OS インストールや nvidia-driver のインストールなど始めから全て残した。この記事は新しくパソコンをセットアップする際の自分用のメモも兼ねている。
基本的には、以下の github をトレースしたが、Fedora39 から 40 へのバージョンアップで色々と変更点あり。ちなみに Fedora41 ではうまくいかなかった。
Alphafold3-Fedora-install
大先輩の神記事も参考にした。
AlphaFold3 (ver. 3.0.1) インストール
また、User-provided CCD の作り方や RDKit の不具合についてもコメントした。
検証環境
- CPU: intel core-i9 7960x
- GPU: RTX 4080 super
- nvidia-driver:570.133.07
- Python 3.12.8
- cuda_12.8
- gcc (GCC) 14.2.1 20240912 (Red Hat 14.2.1-3)
- Fedora 40 server edition
- HDD ではなく、4TB の M.2 SSD を使用
- RAM:32MB
- AlphaFold3.0.0
Fedora インストール
理研のミラーサイトから Fedora 40 server edition をダウンロードし、インストールメディアを作成。
wget https://ftp.riken.jp/Linux/fedora/releases/40/Server/x86_64/iso/Fedora-Server-dvd-x86_64-40-1.14.iso
balena Etcher を使ってインストールメディアを作成。
Fedora40 server edition は、最小容量でのインストールがデフォルトなので、必ず手動でディスクスペースを指定する。AlphaFold3 のデータベースを保存する容量が足りなくなってしまう。
sudo dnf update -y
環境構築
Fedora 40 では、初期設定で root パスワードを設定していないため、su コマンドが実行できない。そのため、まずは以下のコマンドを実行してパスワードを設定する。
sudo passwd root
以下をインストール。
sudo dnf groupinstall "Development Tools" -y
sudo dnf install cmake-data -y
sudo dnf install gcc-c++ cmake -y
sudo dnf install boost-devel -y
sudo dnf install zstd -y
sudo dnf install python -y
sudo dnf install pip -y
python -m pip install --upgrade pip
python -m pip install matplotlib
python -m pip install pandas
sudo dnf install boost-numpy3 python3-numpy python3-numpy-f2py python3-numpy-doc -y
nviida-driver と cuda のインストール
sudo dnf install kernel-devel kernel-headers dkms -y
sudo dnf install xorg-x11-server-devel libglvnd-devel pkgconf-pkg-config acpid -y
cd /opt
sudo wget https://jp.download.nvidia.com/XFree86/Linux-x86_64/570.133.07/NVIDIA-Linux-x86_64-570.133.07.run
sudo chmod 755 NVIDIA-Linux-x86_64-570.133.07.run
# ここで一回再起動する sudo reboot
sudo ./NVIDIA-Linux-x86_64-570.133.07.run
nvidia-driver バージョンの選定は、ハードウェアの影響を受ける印象。
再起動後に nvidia-smi で確認する。
+-----------------------------------------------------------------------------------------+
| NVIDIA-SMI 570.133.07 Driver Version: 570.133.07 CUDA Version: 12.8 |
|-----------------------------------------+------------------------+----------------------+
| GPU Name Persistence-M | Bus-Id Disp.A | Volatile Uncorr.
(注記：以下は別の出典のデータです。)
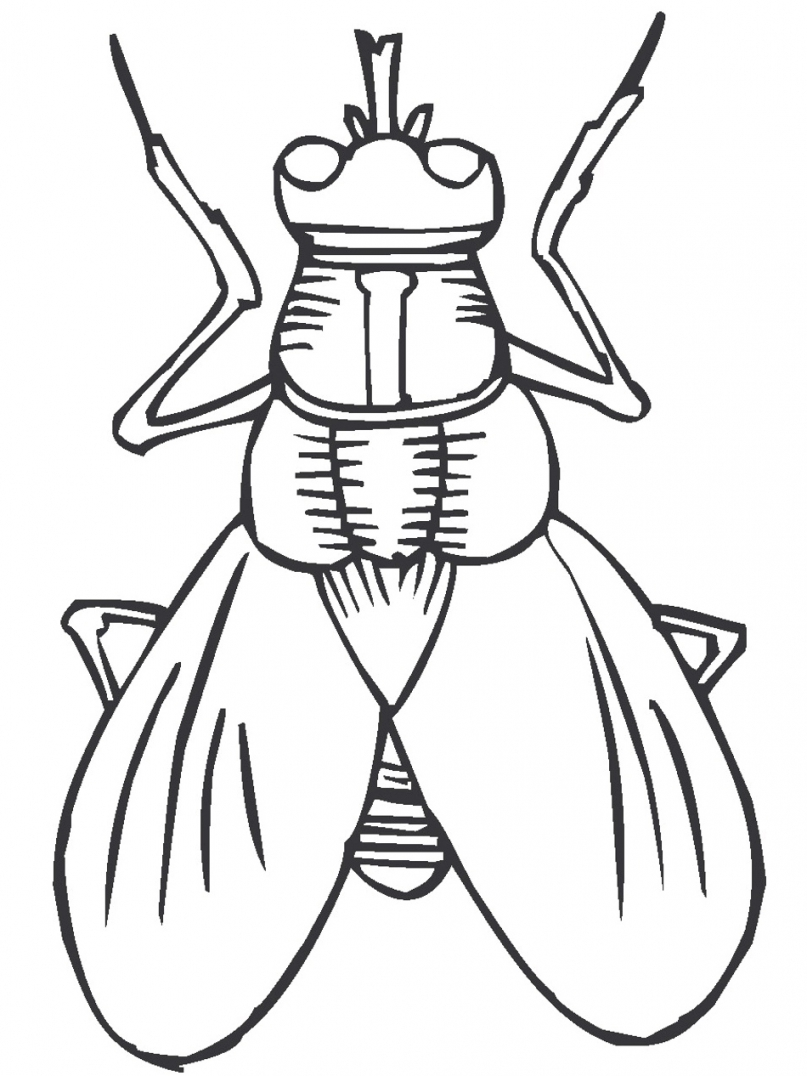 807x1076 Free Printable Bug Coloring Pages For Kids Throughout Coloring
ECC |
| Fan Temp Perf Pwr:Usage/Cap | Memory-Usage | GPU-Util Compute M. |
| | | MIG M. |
|=========================================+========================+======================|
| 0 NVIDIA GeForce RTX 4080 ... Off | 00000000:B3:00.0 Off | N/A |
| 31% 34C P0 36W / 320W | 0MiB / 16376MiB | 3% Default |
| | | N/A |
+-----------------------------------------+------------------------+----------------------+
+-----------------------------------------------------------------------------------------+
| Processes: |
| GPU GI CI PID Type Process name GPU Memory |
| ID ID Usage |
|=========================================================================================|
| No running processes found |
+-----------------------------------------------------------------------------------------+
続いて cuda12.8 をインストールする。
# cuda のインストール
sudo dnf config-manager --add-repo https://developer.download.nvidia.com/compute/cuda/repos/fedora41/x86_64/cuda-fedora41.repo
sudo dnf -y install cuda-toolkit-12-8
# .bashrc に以下を書き込み path を通す
# CUDA Toolkit の PATH を追加
export PATH=/usr/local/cuda/bin:$PATH
export LD_LIBRARY_PATH=/usr/local/cuda/lib64:$LD_LIBRARY_PATH
# 続いて、nvcc の path を確認する
source .bashrc
nvcc --version
#以下のように表示されるはず
nvcc: NVIDIA (R) Cuda compiler driver
Copyright (c) 2005-2025 NVIDIA Corporation
Built on Fri_Feb_21_20:23:50_PST_2025
Cuda compilation tools, release 12.8, V12.8.93
Build cuda_12.8.r12.8/compiler.35583870_0
HMMER のインストール
ここから先のインストール方法は参考記事とほぼ同じです。
以下を実行する前に、su で root ユーザーになる。
参考記事ではホームディレクトリに biotools というディレクトリを作成して、そこに AlphaFold3 をインストールしているが、今回は /opt にインストールする。
HMMER_DIR="/opt/hmmer"
cd /opt
wget http://eddylab.org/software/hmmer/hmmer-3.4.tar.gz
tar zxvf hmmer-3.4.tar.gz
cd hmmer-3.4
./configure --prefix=${HMMER_DIR}
make -j8
make -j8 install
cd easel
make install
AlphaFold3 のインストール
cd /opt
git clone https://github.com/google-deepmind/alphafold3.git
mv alphafold3 3.0.0
mkdir alphafold3
mv 3.0.0 alphafold3
ALPHAFOLD3DIR="/opt/alphafold3/3.0.0"
cd ${ALPHAFOLD3DIR}
mkdir public_databases
chmod +x fetch_databases.sh
./fetch_databases.sh
./fetch_databases.sh には時間がかかるので、リモートでセットアップしている場合は nohup ./fetch_databases.sh & で実行して、40 分後に確認。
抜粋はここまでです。